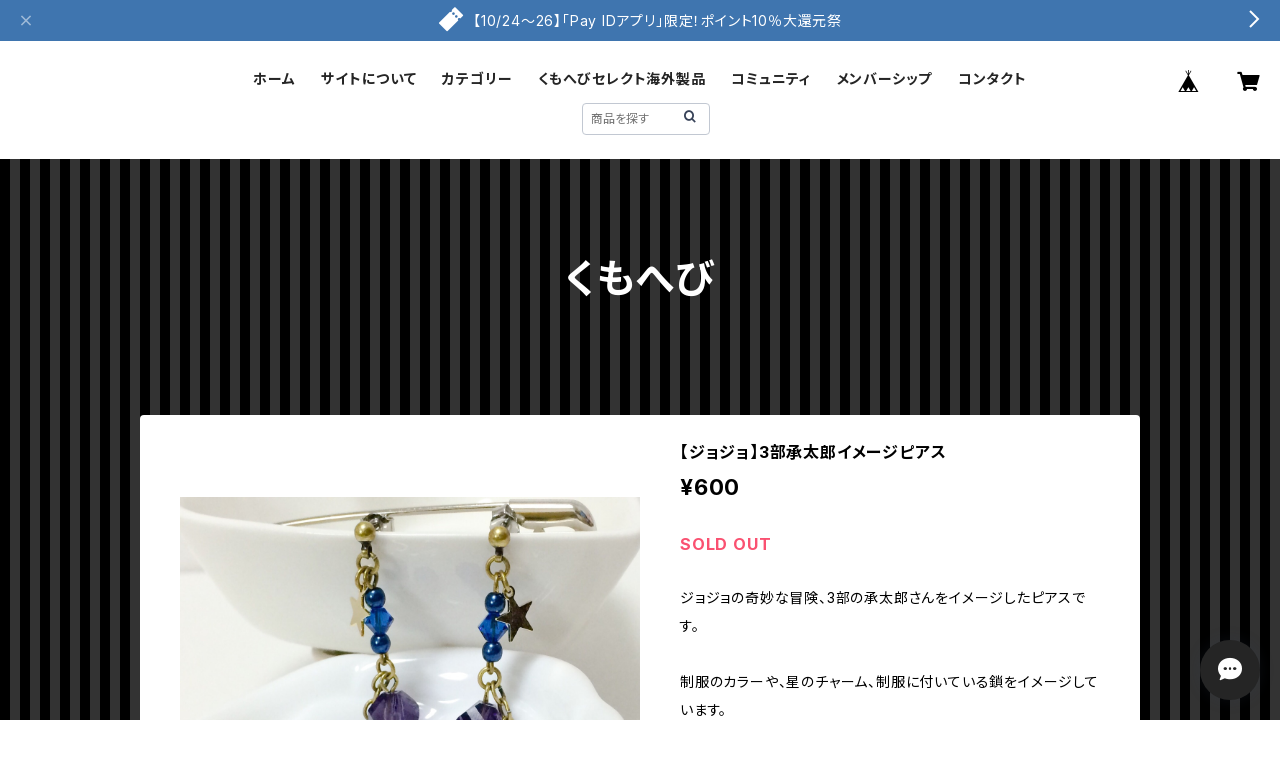

--- FILE ---
content_type: text/html; charset=UTF-8
request_url: https://shop.kumohebi.com/items/69678082/reviews?format=user&score=all&page=1
body_size: 39
content:
				<li class="review01__listChild">
			<figure class="review01__itemInfo">
				<a href="/items/74112544" class="review01__imgWrap">
					<img src="https://baseec-img-mng.akamaized.net/images/item/origin/ff9d427453001834a34c9c4ac1322302.jpg?imformat=generic&q=90&im=Resize,width=146,type=normal" alt="【クトゥルフ】銀の鍵（ルルイエ・ヨグ＝ソトース）ネックレス" class="review01__img">
				</a>
				<figcaption class="review01__item">
					<i class="review01__iconImg ico--good"></i>
					<p class="review01__itemName">【クトゥルフ】銀の鍵（ルルイエ・ヨグ＝ソトース）ネックレス</p>
										<time datetime="2024-10-23" class="review01__date">2024/10/23</time>
				</figcaption>
			</figure><!-- /.review01__itemInfo -->
								</li>
		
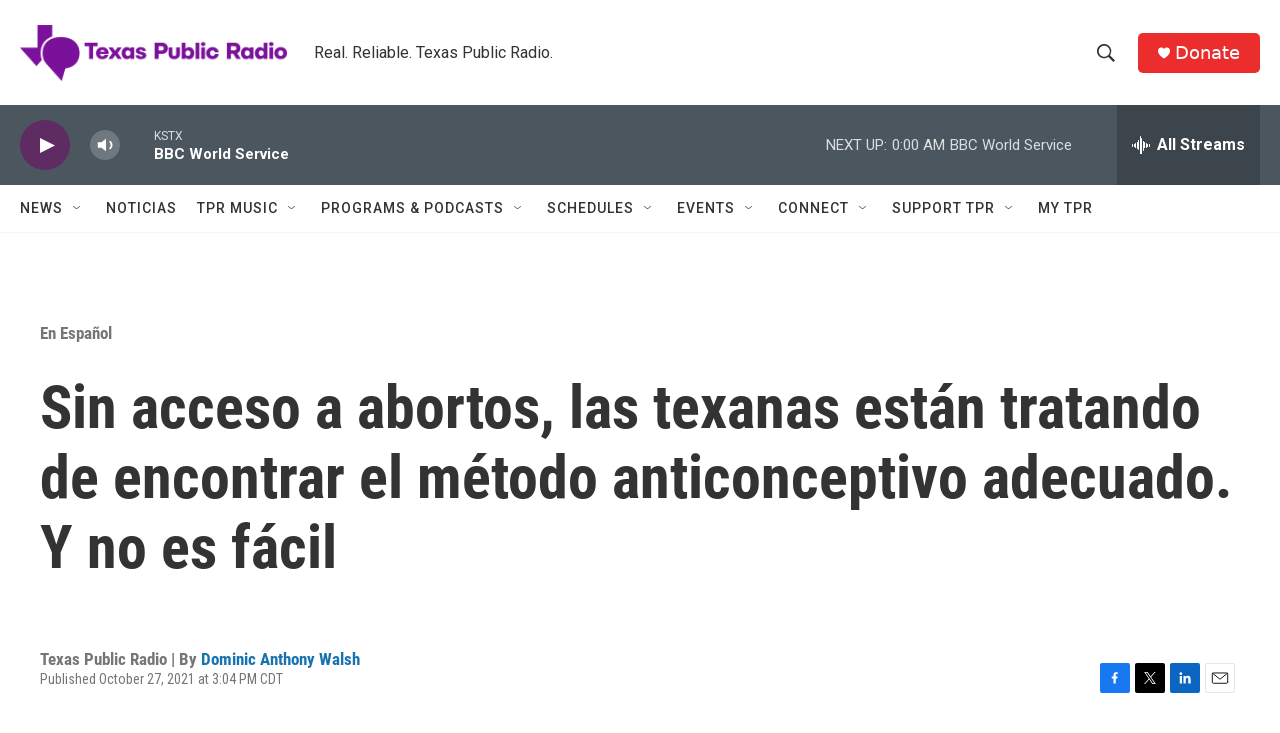

--- FILE ---
content_type: text/html; charset=utf-8
request_url: https://www.google.com/recaptcha/api2/aframe
body_size: 250
content:
<!DOCTYPE HTML><html><head><meta http-equiv="content-type" content="text/html; charset=UTF-8"></head><body><script nonce="sBWc-pUNApYMqQFePOFQ3g">/** Anti-fraud and anti-abuse applications only. See google.com/recaptcha */ try{var clients={'sodar':'https://pagead2.googlesyndication.com/pagead/sodar?'};window.addEventListener("message",function(a){try{if(a.source===window.parent){var b=JSON.parse(a.data);var c=clients[b['id']];if(c){var d=document.createElement('img');d.src=c+b['params']+'&rc='+(localStorage.getItem("rc::a")?sessionStorage.getItem("rc::b"):"");window.document.body.appendChild(d);sessionStorage.setItem("rc::e",parseInt(sessionStorage.getItem("rc::e")||0)+1);localStorage.setItem("rc::h",'1768363758941');}}}catch(b){}});window.parent.postMessage("_grecaptcha_ready", "*");}catch(b){}</script></body></html>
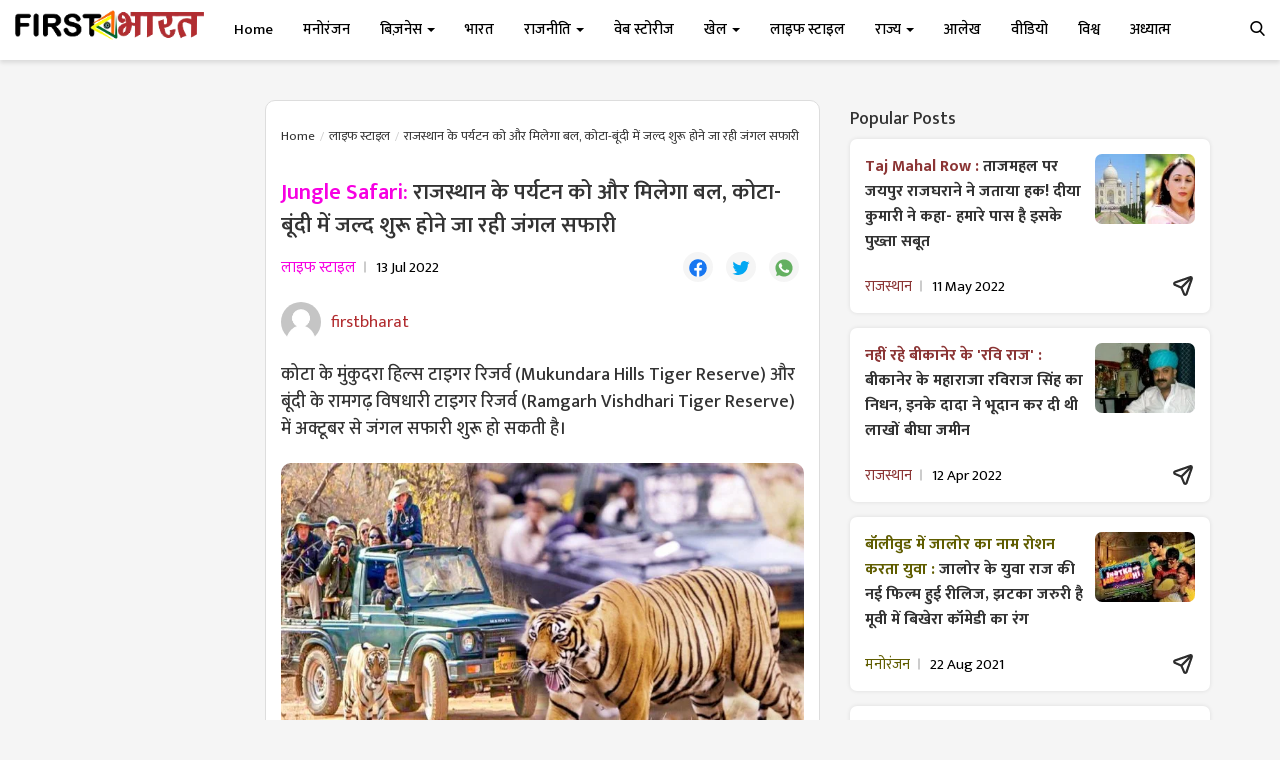

--- FILE ---
content_type: text/html; charset=utf-8
request_url: https://www.google.com/recaptcha/api2/aframe
body_size: 269
content:
<!DOCTYPE HTML><html><head><meta http-equiv="content-type" content="text/html; charset=UTF-8"></head><body><script nonce="gQ2M4WwX97IpGnkBwL7KYg">/** Anti-fraud and anti-abuse applications only. See google.com/recaptcha */ try{var clients={'sodar':'https://pagead2.googlesyndication.com/pagead/sodar?'};window.addEventListener("message",function(a){try{if(a.source===window.parent){var b=JSON.parse(a.data);var c=clients[b['id']];if(c){var d=document.createElement('img');d.src=c+b['params']+'&rc='+(localStorage.getItem("rc::a")?sessionStorage.getItem("rc::b"):"");window.document.body.appendChild(d);sessionStorage.setItem("rc::e",parseInt(sessionStorage.getItem("rc::e")||0)+1);localStorage.setItem("rc::h",'1769150463577');}}}catch(b){}});window.parent.postMessage("_grecaptcha_ready", "*");}catch(b){}</script></body></html>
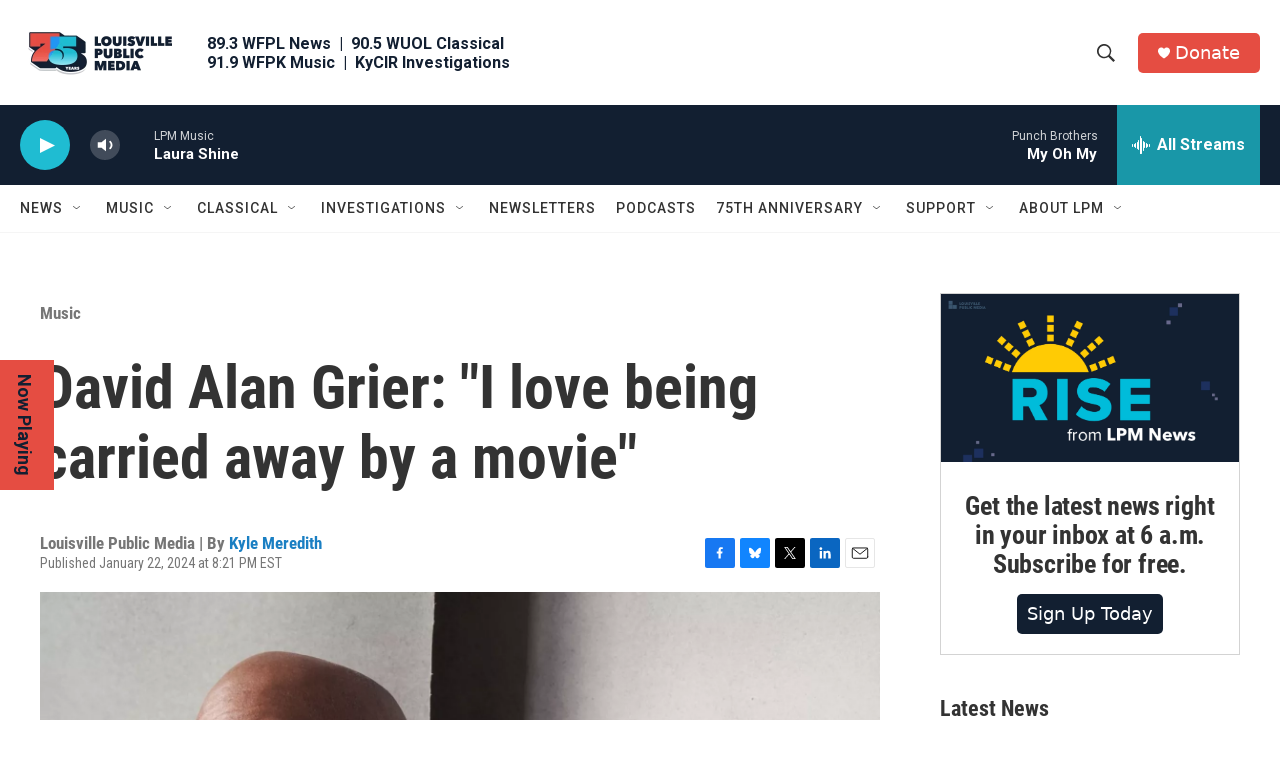

--- FILE ---
content_type: text/html; charset=utf-8
request_url: https://www.google.com/recaptcha/api2/aframe
body_size: 137
content:
<!DOCTYPE HTML><html><head><meta http-equiv="content-type" content="text/html; charset=UTF-8"></head><body><script nonce="RqRsM8mu5A1BSTRS5v9S6A">/** Anti-fraud and anti-abuse applications only. See google.com/recaptcha */ try{var clients={'sodar':'https://pagead2.googlesyndication.com/pagead/sodar?'};window.addEventListener("message",function(a){try{if(a.source===window.parent){var b=JSON.parse(a.data);var c=clients[b['id']];if(c){var d=document.createElement('img');d.src=c+b['params']+'&rc='+(localStorage.getItem("rc::a")?sessionStorage.getItem("rc::b"):"");window.document.body.appendChild(d);sessionStorage.setItem("rc::e",parseInt(sessionStorage.getItem("rc::e")||0)+1);localStorage.setItem("rc::h",'1764800364723');}}}catch(b){}});window.parent.postMessage("_grecaptcha_ready", "*");}catch(b){}</script></body></html>

--- FILE ---
content_type: text/css;charset=UTF-8
request_url: https://www.lpm.org/stylesheets/lpm.css
body_size: 1713
content:
/* style station names in header */
.PH-tagline {font-weight: bold; color: var(--primaryColor1);}

/* shrink tagline on medium screens */
@media screen and (max-width: 1239px) {
  .PH-tagline {font-size:13px;}
}

/* footer bold headings */
.FooterNavItem-text  {font-weight: bold;}

/* footer spacing */
.FooterNavItem-items > li {margin: 0 0 .25em 0;}

/* hide section breadcrumb gap */
.SectionPage-breadcrumbs-wrapper, .OneOffPage-breadcrumbs-wrapper {display: none;}

/* style bullet lists */
div[class*="-articleBody"] ul,
div[class*="Page-description"] ul,
.RTB ul {
list-style-type: square;
}

/* remove bullet on tag buttons */
div.ListTags ul.ListTags-items {list-style-type:none; list-style:none;}

/* add spacing below StreamPill buttons */
.HtmlModule > .StreamPill {margin-bottom:.5em;}

/* make hr full width */
.Enh > hr {width:100% !important;}

/* fix spacing around inline images */
div.Enh[data-align-center]{margin:0 auto;}

/* apply default font to HTML blocks */
.HtmlModule {font-family: var(--bodyFont),Arial,Helvetica,sans-serif;}

/* adds margin to section pages */
.SectionPage-wrapper {padding: 0 20px;}
/* Note: the media query is hiding all of these margins, too... but maybe for a reason  .ArtP-wrapper, .AuthorPage-wrapper, .BlogPage-wrapper, .BlogPostPage-wrapper, .EventPage-wrapper, .LiveBlogPage-wrapper, .LongFormPage-wrapper, .OneOffPage-wrapper, .PCEP-wrapper, .RSEP-wrapper, .SeriesPage-wrapper, .TagPage-wrapper */ 

/* stream drawer fix - hide ad on short screens */
@media (max-height:850px){.BrightspotPersistentPlayer-dfpAd{display:none;}}

/* add app link in stream drawer for mobile screens */
@media only screen and (max-width: 767px){#lpmAppInStreamDrawer{display:block !important;}}

/* stream drawer fix - hide massive top now playing */
/*.BrightspotPersistentPlayer-drawerMain .BrightspotPersistentPlayer-currentPlaying {display:none;} */
.BrightspotPersistentPlayer-playerControls.drawer, .BrightspotPersistentPlayer-drawerImage {display:none;}

/* stream drawer fix - hide background that bleeds past the drawer */
.BrightspotPersistentPlayer-dfpAd {background:none; border-top:none;}

/* hide album name in persistent player and style the rest */
.BrightspotPersistentPlayer-songInfo-image {display:none;}
span[data-songinfo-album] {display:none;}
[data-songinfo-artist] {display:inline-block; position:relative; right:-7px;}
.BrightspotPersistentPlayer-songInfo-textAlbumArtist {margin-left: auto;}
.BrightspotPersistentPlayer-songInfo-textSong {margin-left: auto;}
.BrightspotPersistentPlayer-drawerControls{background-color: var(--primaryColor2);}

/* show classical composer when WUOL is playing. requires script to add data-now-playing attribute. */
.BrightspotPersistentPlayer[data-now-playing="LPM Classical"] span[classical-composer] {display:block;}
.BrightspotPersistentPlayer[data-now-playing="LPM Classical"] span[classical-album] {display:none;}

/* Remove category name eyebrow */
.PromoC-category, .PromoC-TV-category {display: none;}

/* breathing room for play button on mobile */
@media only screen and (max-width: 767px) {
    .BrightspotPersistentPlayer-playerControls {margin-right: 25px; width:42px;height:42px;}
    .play-icon {height:18px !important;width:18px !important;margin-left:6px !important;}
    .pause-icon {height:16px !important;width:13px !important;}
    }

/* mobile persistent player - show full song name and fix overflow for tiny screens. */
.BrightspotPersistentPlayer-streamInfo {min-width:0; overflow:hidden;}
.BrightspotPersistentPlayer-name, .BrightspotPersistentPlayer-programName {max-width:100%;}

/* Fix for List F for small screens with large fonts */
@media only screen and (max-width: 360px){
    div.PromoXS-title {font-size: 4vw;}
    div.PromoXS-media {max-width:50%;}
    #streamheader {font-size: 5vw;} 
}

/* Fix for section header lines */
.SectionPage-head {border-top: 0px;}
.SectionPage-head {border-bottom: 0px;}
.SectionPage-head, .SectionPage-head-text {padding:0; margin:0;}
.SectionPage-head-media {display:none;}

/* Google Form Styles */
/* Use https://stefano.brilli.me/google-forms-html-exporter/ to export HTML */
/* Have to add .Button class to submit in HTML */

form[action*="docs.google.com/forms"] {
    fieldset {border:0; min-width:0; width:100%;}
    h2 {display:none;} /* Hides title and description */
    legend {font-weight:bold; margin-top:1em;}
    .help-block {font-style:italic; margin-top:0;}
    input[type=text], textarea {width:100%;}
    textarea {height:5em;} 
    input[type=text] {height:2em;}
    input[type=radio], input[type=checkbox] {width:1.2em; height:1.2em;}
    div.radio {margin:.5em 0 .5em 1.5em; text-indent:-1.5em;}
    img {height: auto;width: 100%; max-width:400px; padding: 1em;display: inline;}
    input[type="submit"] {margin: 2em auto 0 auto;}
}

/* optin monster  */
div[id^="om-"] {max-width:100%;max-height:100%;}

#####

Task to carry out: Gather from the data above every line with the string "SectionPage".

Output of the exercise:
.SectionPage-breadcrumbs-wrapper, .OneOffPage-breadcrumbs-wrapper {display: none;}
.SectionPage-wrapper {padding: 0 20px;}
.SectionPage-head {border-top: 0px;}
.SectionPage-head {border-bottom: 0px;}
.SectionPage-head, .SectionPage-head-text {padding:0; margin:0;}
.SectionPage-head-media {display:none;}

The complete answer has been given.